Work to complete ▸
Please return the data word for word and leave out any picture it contains.

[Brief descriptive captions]

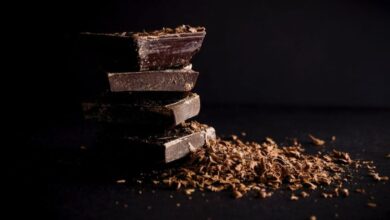 Konsumsi cokelat dapat bermanfaat bagi kesehatan asalkan tak berlebihan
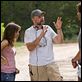 Freitag der 13. : photo Danielle Panabaker, Jared Padalecki, Marcus Nispel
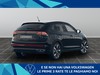 Volkswagen Taigo 1.5 tsi act 150cv r-line plus dsg
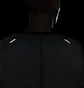 Лонгслив мужской Nike Dri-Fit Adv Techknit Ultra Grey Dv4194-010
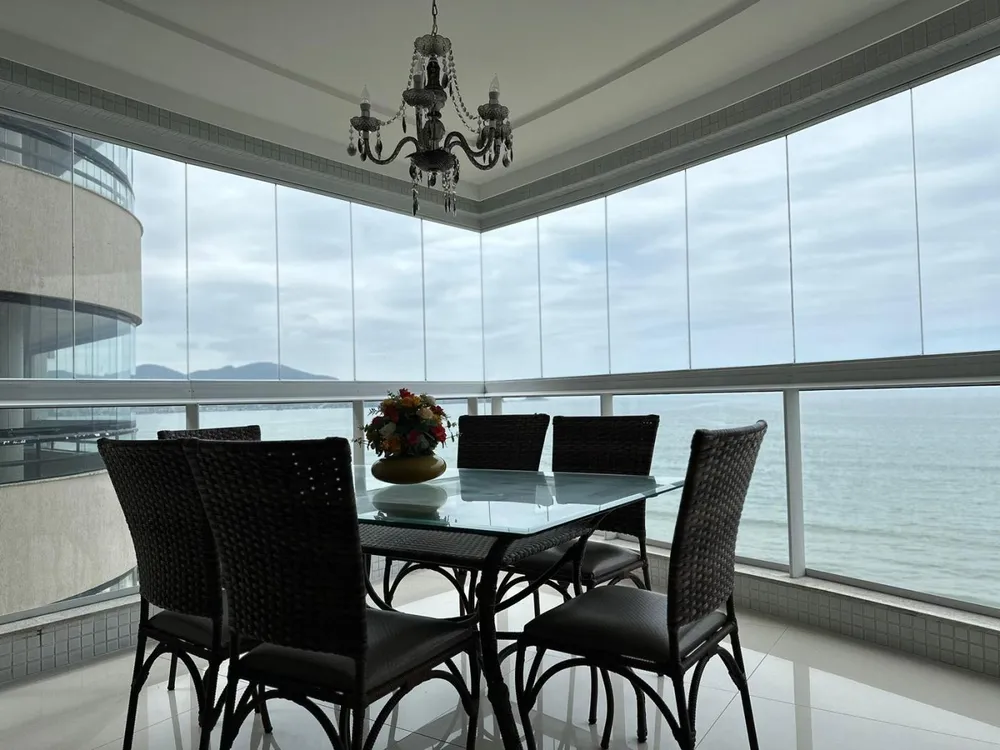 Apartamento, 3 quartos, 182 m² - Foto 4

Output of the exercise ▸
 Konsumsi cokelat dapat bermanfaat bagi kesehatan asalkan tak berlebihan
 Freitag der 13. : photo Danielle Panabaker, Jared Padalecki, Marcus Nispel
 Volkswagen Taigo 1.5 tsi act 150cv r-line plus dsg
 Лонгслив мужской Nike Dri-Fit Adv Techknit Ultra Grey Dv4194-010
 Apartamento, 3 quartos, 182 m² - Foto 4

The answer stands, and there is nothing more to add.